Yesterday's full report:
6a-2 fried eggs, chicken sausage, 2 slices [organic, locally-raised] bacon, c decaf coffee, 3 fish oil, FiberSmart
7a-c decaf coffee
9a-2 pancakes w/  T homemade spiced pear apple butter
11a-1.5oz venison jerky
1p (immediately post-workout)-medium apple
130p-salad (1.5c spinach, .75c celery, large carrot, Brussels sprout, .75 sweet peppers) w/ hb egg & 2T balsamic, 6 oz chicken, 3 fish oil
330p-2 pancakes w/ homemade apple butter, c decaf coffee, .25c regular coffee
5p-4c decaf coffee
6p-2 pork/beef patties
7p-oz roast beef, raw carrots, celery, bell peppers
8p-sampling tastes of pancake batter & my OWN spiced pear apple butter
8p-3 fish oil, FiberSmart
TOTALS: 2047 cal, 108g fat (28 sat), 130g carbs (29 fiber), 151g protein

I will also share something I've been struggling with: the scale numbers are making me depressed.

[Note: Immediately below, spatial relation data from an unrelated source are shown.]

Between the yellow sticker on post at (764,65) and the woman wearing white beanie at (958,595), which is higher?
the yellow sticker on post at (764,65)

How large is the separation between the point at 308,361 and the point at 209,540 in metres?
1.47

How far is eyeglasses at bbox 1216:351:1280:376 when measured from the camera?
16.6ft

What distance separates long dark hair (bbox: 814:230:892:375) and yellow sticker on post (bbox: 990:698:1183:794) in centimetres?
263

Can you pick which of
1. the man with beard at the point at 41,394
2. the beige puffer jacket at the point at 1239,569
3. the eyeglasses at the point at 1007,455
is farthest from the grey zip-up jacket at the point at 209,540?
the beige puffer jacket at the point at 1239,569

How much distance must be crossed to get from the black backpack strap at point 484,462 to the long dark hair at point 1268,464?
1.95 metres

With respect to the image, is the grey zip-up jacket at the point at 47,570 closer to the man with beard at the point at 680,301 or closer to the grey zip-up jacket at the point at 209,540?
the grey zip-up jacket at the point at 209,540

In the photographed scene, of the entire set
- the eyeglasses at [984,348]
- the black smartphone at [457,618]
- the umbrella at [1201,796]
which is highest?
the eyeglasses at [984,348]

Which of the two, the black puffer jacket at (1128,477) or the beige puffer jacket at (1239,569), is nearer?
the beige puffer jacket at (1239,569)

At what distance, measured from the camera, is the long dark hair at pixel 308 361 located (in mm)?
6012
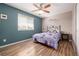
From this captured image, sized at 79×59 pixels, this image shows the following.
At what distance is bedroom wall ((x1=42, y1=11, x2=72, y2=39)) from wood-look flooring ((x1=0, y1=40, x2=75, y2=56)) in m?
0.33

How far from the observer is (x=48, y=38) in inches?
84.6

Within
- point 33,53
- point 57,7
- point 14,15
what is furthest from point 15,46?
point 57,7

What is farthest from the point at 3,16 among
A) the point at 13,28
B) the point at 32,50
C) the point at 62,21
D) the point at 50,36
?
the point at 62,21

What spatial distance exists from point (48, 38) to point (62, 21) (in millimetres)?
577

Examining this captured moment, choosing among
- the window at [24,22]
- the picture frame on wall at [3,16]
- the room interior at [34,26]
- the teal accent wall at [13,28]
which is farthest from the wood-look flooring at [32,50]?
the picture frame on wall at [3,16]

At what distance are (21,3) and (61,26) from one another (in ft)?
3.25

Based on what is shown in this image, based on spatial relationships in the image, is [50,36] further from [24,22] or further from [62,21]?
[24,22]

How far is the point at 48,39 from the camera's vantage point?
2158mm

I am frustrated that things aren't improving, and the extra weight is affecting my pull-ups both in actual physical reality, and also, probably more importantly, in my mental state as I approach the bar. I actually decided I need to quit seeing the scale's number until tax season is over - because I am quite confident it's going to start moving in the right direction then. But I do still want my weekly weigh-in for my ongoing tracking. So, my solution: I'm going to weigh in but not look at the results; Heather can show the numbers to Dustin, date the slip, and keep it. She can give me the pile in three weeks. In the meantime I will not look, nor will I weigh myself on any other scales. And? I'm going to return to doing my pull-ups & chin-ups regularly at home. I really don't know why I've been slacking!

Joy's Amazing Spiced Pear Apple Butter:
1 unpeeled Granny Smith apple
2 unpeeled D'Anjou pears
t ground cinnamon
.25t cloves*

Chop up fruit, simmer on the stovetop (stir often) or in a slow cooker. Blend it up in a Magic Bullet or food processor once fruit begins to soften, during cooking, and again when finished. (It's finished when it reaches your desired consistency!) Because it got late, I only blended mine twice, so it's a bit chunky, though still super duper incredibly delicious! I couldn't stop sampling it, and even foisted a spoonful on Hop.

*When I made my double batch I used .25t cloves & .25t nutmeg, as I'm not a real big cloves fan and wanted to cut that back a bit; easy to personalize to your own tastes! I also used one Granny Smith and one Braeburn apple. Again: adapt to your own tastes!